Since we came back from Washington, I have crossed the picket line six times: Lev Dodin's Maly Theatre Platonov, the Cheek by Jowl's Three Sisters and Cymbeline, Complicite's A Disappearing Number, and a Michael Frayn farce, Donkey's Years - purely for the sake of friendship, and Headlong's Angels in America. (Note the distinct lack of Shakespeare - maybe because he is the hardest to be hurt by? Pas de Shakespeare, moi?) No matter how much I enjoyed certain aspects of these shows (in particular Platonov, the baby-masterpiece of Anton Chekhov, and Angels, a play I adore), I was proven right each time. Always more disappointment than joy. Tomorrow night, I will put down my striking hat again and walk to the mighty concrete temple on the Thames to see a play with a mysterious and ominous title: The Hour We Knew Nothing of Each Other. To think that there was such a time!
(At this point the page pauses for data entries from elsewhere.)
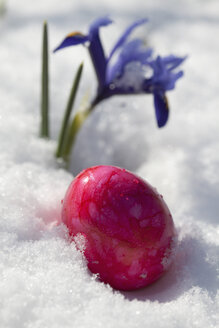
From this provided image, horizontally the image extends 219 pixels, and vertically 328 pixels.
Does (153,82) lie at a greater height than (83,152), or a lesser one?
greater

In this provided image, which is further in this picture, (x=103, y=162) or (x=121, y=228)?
(x=103, y=162)

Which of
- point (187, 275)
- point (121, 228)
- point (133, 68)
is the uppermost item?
point (133, 68)

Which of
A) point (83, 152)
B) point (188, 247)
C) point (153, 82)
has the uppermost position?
point (153, 82)

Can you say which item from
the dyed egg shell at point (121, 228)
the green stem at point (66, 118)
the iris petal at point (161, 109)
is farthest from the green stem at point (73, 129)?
the dyed egg shell at point (121, 228)

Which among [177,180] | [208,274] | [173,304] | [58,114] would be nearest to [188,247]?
[208,274]

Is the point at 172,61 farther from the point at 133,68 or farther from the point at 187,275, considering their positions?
the point at 187,275

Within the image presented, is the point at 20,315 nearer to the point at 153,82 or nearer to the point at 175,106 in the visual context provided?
the point at 153,82

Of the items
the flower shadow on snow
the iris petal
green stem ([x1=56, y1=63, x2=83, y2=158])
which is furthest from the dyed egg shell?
green stem ([x1=56, y1=63, x2=83, y2=158])

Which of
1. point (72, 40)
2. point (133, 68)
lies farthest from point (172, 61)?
point (72, 40)
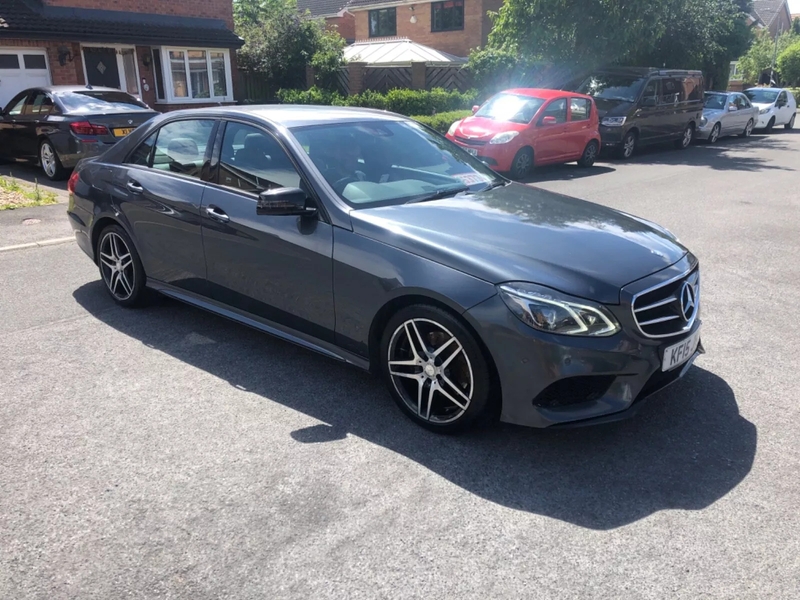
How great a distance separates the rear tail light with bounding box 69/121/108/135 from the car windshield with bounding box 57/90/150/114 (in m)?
0.41

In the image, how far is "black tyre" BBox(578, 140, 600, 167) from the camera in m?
15.8

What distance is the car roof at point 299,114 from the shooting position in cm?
471

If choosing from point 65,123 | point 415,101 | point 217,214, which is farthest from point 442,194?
point 415,101

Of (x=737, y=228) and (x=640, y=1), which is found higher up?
(x=640, y=1)

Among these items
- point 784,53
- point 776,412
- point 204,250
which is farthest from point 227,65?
point 784,53

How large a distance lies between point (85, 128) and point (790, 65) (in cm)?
5284

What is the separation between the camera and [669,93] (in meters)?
19.0

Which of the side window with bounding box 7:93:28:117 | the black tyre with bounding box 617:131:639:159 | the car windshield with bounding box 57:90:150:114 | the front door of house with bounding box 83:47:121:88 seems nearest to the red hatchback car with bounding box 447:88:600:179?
the black tyre with bounding box 617:131:639:159

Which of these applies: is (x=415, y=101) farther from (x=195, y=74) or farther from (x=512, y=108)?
(x=512, y=108)

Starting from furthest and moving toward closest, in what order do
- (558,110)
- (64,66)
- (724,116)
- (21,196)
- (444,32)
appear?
(444,32)
(724,116)
(64,66)
(558,110)
(21,196)

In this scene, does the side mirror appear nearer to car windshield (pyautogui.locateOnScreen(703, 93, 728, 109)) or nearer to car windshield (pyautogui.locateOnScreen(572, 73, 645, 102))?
car windshield (pyautogui.locateOnScreen(572, 73, 645, 102))

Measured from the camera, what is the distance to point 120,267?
568 centimetres

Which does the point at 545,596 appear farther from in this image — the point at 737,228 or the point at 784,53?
the point at 784,53

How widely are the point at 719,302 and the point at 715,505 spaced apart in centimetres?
329
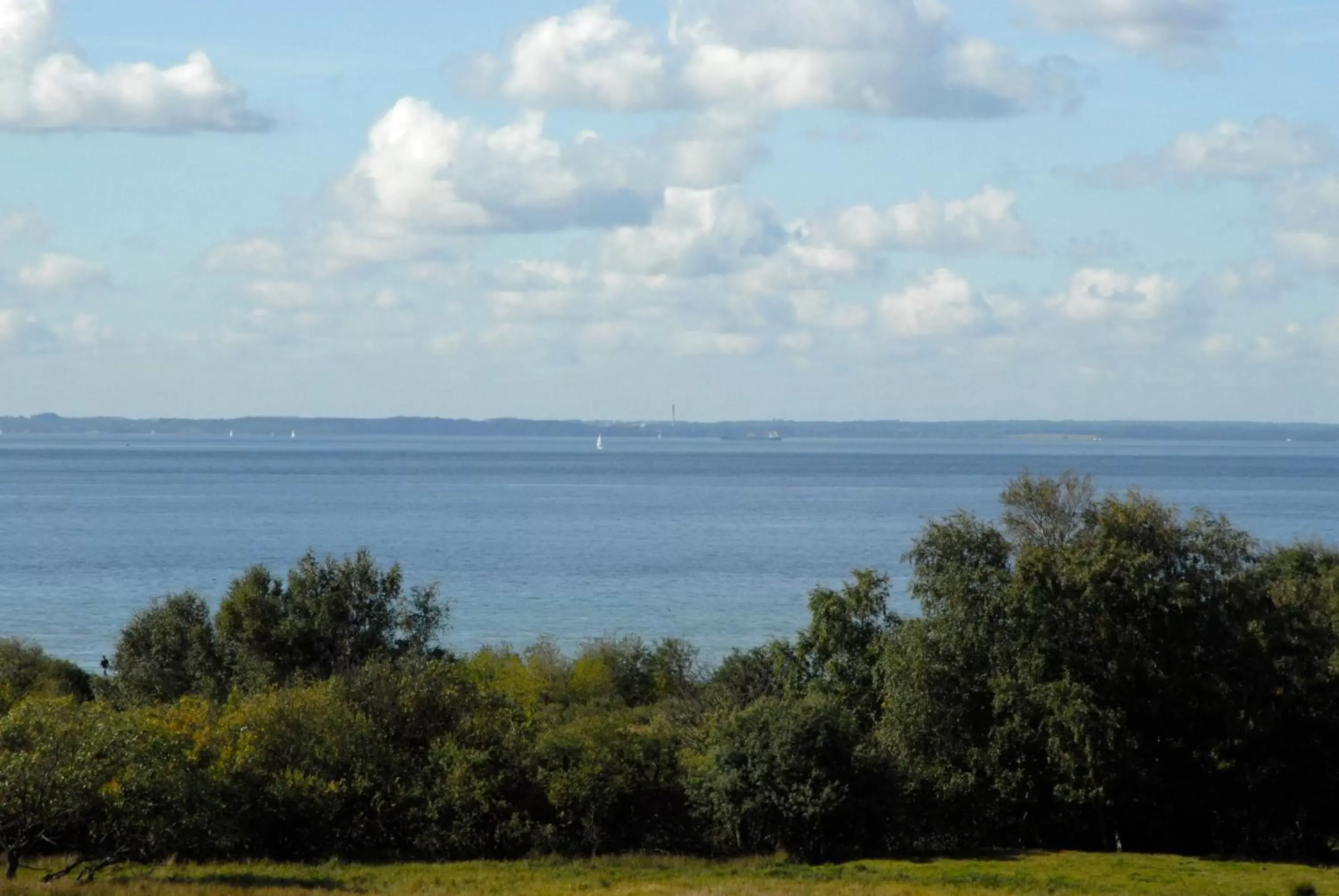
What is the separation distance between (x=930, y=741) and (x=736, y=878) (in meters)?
8.07

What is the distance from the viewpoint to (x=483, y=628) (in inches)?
3248

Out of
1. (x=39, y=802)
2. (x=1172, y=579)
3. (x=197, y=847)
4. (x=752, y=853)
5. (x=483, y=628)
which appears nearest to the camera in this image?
(x=39, y=802)

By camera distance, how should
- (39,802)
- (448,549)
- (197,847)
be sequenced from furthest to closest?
(448,549), (197,847), (39,802)

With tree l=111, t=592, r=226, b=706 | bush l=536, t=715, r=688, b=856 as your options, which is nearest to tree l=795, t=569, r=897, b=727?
bush l=536, t=715, r=688, b=856

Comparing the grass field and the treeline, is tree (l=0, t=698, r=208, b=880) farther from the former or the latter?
the grass field

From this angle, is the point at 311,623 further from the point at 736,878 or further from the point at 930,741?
the point at 736,878

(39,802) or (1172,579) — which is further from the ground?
(1172,579)

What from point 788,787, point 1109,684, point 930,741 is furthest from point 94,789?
point 1109,684

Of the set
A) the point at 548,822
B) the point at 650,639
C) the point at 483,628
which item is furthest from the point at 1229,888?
the point at 483,628

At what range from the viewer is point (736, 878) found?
34.0 metres

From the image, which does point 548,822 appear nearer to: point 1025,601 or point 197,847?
point 197,847

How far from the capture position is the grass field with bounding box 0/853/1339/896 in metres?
31.5

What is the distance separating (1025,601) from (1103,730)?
3.51 m

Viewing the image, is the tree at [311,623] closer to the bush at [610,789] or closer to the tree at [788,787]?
the bush at [610,789]
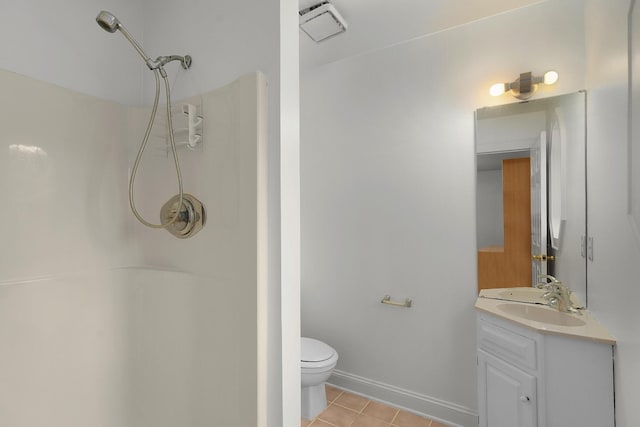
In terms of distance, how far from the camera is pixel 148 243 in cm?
137

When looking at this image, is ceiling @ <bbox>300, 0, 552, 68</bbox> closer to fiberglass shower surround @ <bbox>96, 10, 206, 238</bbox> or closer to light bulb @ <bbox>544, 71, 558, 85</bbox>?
light bulb @ <bbox>544, 71, 558, 85</bbox>

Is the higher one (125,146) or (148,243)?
(125,146)

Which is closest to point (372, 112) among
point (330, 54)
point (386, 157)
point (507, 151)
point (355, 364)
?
point (386, 157)

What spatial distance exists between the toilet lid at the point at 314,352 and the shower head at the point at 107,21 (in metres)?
1.86

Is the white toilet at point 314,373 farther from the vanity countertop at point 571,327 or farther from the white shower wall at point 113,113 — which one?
the vanity countertop at point 571,327

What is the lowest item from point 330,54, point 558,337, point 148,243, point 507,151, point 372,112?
point 558,337

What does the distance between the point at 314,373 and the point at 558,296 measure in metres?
1.42

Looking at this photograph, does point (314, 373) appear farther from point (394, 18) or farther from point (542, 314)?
point (394, 18)

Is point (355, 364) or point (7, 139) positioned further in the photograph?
point (355, 364)

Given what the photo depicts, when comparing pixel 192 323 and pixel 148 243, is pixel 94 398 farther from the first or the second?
pixel 148 243

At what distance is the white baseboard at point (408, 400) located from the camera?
1.90 m

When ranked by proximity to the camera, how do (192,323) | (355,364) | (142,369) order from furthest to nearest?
(355,364) → (142,369) → (192,323)

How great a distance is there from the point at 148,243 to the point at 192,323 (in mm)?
442

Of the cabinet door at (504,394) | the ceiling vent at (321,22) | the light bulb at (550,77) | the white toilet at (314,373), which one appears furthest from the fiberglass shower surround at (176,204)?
the light bulb at (550,77)
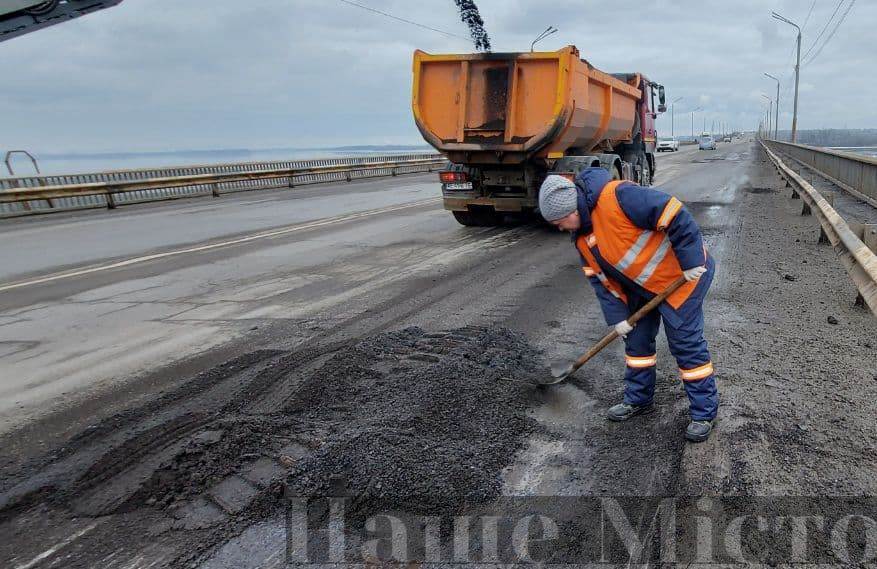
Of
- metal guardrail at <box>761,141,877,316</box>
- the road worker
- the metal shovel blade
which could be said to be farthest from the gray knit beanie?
metal guardrail at <box>761,141,877,316</box>

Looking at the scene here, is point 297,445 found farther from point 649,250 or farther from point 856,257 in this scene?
point 856,257

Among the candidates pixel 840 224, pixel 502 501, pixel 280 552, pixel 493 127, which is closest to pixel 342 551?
pixel 280 552

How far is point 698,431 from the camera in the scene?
9.66 ft

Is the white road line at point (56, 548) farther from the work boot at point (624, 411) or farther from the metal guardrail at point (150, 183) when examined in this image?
the metal guardrail at point (150, 183)

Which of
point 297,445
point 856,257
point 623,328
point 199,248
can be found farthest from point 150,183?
point 856,257

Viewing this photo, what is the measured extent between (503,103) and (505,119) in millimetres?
249

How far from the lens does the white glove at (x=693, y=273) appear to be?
2.84 m

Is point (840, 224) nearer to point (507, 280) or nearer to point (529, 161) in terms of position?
point (507, 280)

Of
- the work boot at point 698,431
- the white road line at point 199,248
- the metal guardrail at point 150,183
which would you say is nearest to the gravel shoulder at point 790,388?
the work boot at point 698,431

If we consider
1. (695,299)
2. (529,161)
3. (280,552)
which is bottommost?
(280,552)

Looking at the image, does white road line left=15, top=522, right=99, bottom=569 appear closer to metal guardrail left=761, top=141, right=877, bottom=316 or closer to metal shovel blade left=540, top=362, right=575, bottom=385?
metal shovel blade left=540, top=362, right=575, bottom=385

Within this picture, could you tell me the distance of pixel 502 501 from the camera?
8.25 feet

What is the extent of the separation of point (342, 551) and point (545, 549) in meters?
0.81

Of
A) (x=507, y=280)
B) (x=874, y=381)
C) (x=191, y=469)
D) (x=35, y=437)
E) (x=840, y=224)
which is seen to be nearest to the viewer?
(x=191, y=469)
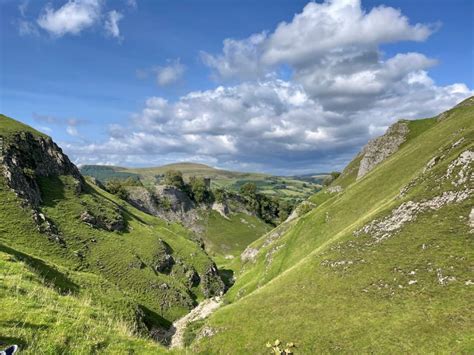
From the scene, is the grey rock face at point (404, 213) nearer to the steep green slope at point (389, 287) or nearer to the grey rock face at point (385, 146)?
the steep green slope at point (389, 287)

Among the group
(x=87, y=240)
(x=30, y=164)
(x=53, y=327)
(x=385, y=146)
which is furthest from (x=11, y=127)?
(x=385, y=146)

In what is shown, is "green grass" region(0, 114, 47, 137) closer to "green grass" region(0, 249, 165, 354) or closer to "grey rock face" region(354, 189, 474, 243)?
"green grass" region(0, 249, 165, 354)

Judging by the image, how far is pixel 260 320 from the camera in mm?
51062

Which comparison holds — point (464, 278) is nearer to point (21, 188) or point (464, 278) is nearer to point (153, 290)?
point (153, 290)

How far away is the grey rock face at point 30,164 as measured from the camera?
76438 millimetres

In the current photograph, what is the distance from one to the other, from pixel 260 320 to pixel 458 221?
3354cm

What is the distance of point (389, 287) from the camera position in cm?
4175

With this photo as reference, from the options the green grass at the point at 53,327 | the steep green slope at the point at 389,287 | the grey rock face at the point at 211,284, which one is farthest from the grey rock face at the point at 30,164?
the green grass at the point at 53,327

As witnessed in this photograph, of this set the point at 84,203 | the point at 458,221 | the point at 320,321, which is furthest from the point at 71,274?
the point at 458,221

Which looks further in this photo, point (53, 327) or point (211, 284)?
point (211, 284)

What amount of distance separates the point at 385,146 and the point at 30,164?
398 ft

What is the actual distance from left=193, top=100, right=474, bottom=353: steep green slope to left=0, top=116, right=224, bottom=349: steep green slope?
2206cm

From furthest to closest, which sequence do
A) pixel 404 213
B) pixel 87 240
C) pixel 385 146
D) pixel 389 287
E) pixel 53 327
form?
pixel 385 146
pixel 87 240
pixel 404 213
pixel 389 287
pixel 53 327

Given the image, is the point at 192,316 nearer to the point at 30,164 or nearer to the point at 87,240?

I am terrified of what it will feel like walking into a Lyttelton theatre full of my memories and ghosts - Private Lives of Life x 3, Mournings that may become Electra, or Iphigenia at Aulis - but wouldn't become me, wouldn't make us Three Sisters - Measure for Measure of that stage full of Owen Meany's shrieks, Streetcars Named Desire travelling to No Man's Land, Winter Tales of Pillowmen and History Boys, Anything Goes... Will I Look Back in Anger?